The assessment of food consumption and nutrient intake involves systematic and random errors that are inherent to the method used for data collection, which can be obtained either by a 24-h food record (R24h) or by maintaining a food diary (FD). Information obtained from a single R24h or FD does not represent the usual food intake. Proper representation of the usual food intake depends on the cooperation of the participant and on the number of reported days. Nevertheless, means obtained from several replicate observations may display high variability that could lead to errors in the portion of the population that reports unusual food intake. 2 Thus, data obtained from a single day or several days are susceptible to errors, which can be minimized using a proper statistical approach and by adequate sampling.

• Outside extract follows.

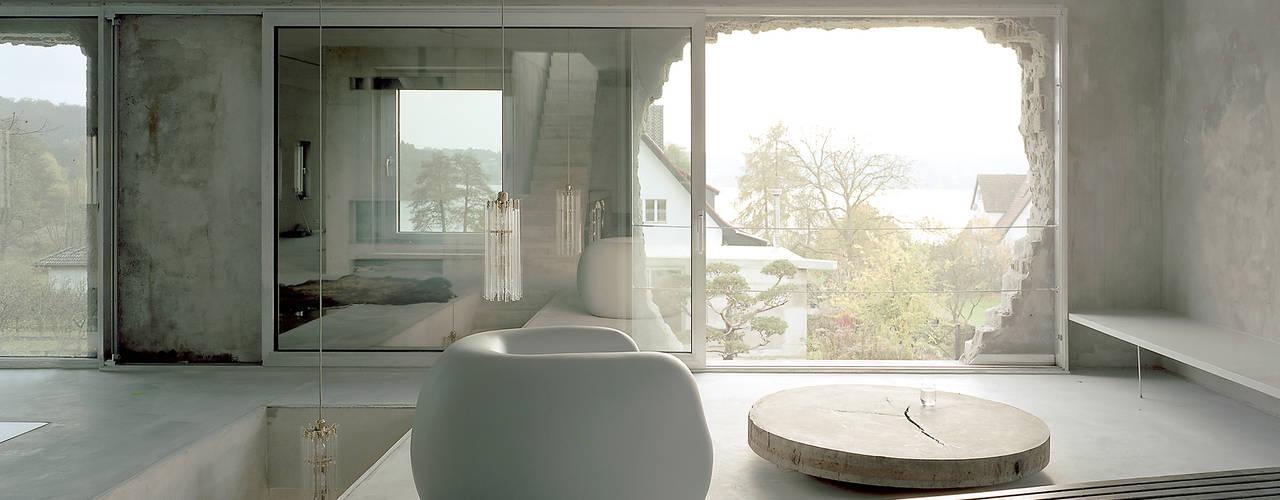 Rumah Berdinding Semen Terjangkau Dengan Gaya Minimalis Industrial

When the error originates from variations in individual food choices, which may simply differ from one day to another, the error is characterized as random and is common to all individuals in a population. However, apart from individual characteristics, other factors affect the variability in food consumption, including the level of development of the country where the study is being performed, specific characteristics of the population, and methods used for data collection. When these factors affect the results, the event is referred to as bias and is no longer referred to as a random error. 6 Examples of biases include differences in calorie intake in the summer versus that in the winter or calorie intake on weekdays versus that on weekends and also when obese individuals under-report food consumption. In addition, biases can be related to study outcomes; in case-control studies, individuals included as cases may report food intake differently from those included as control. 3

Both random and systematic errors may affect data analysis and the interpretation of results.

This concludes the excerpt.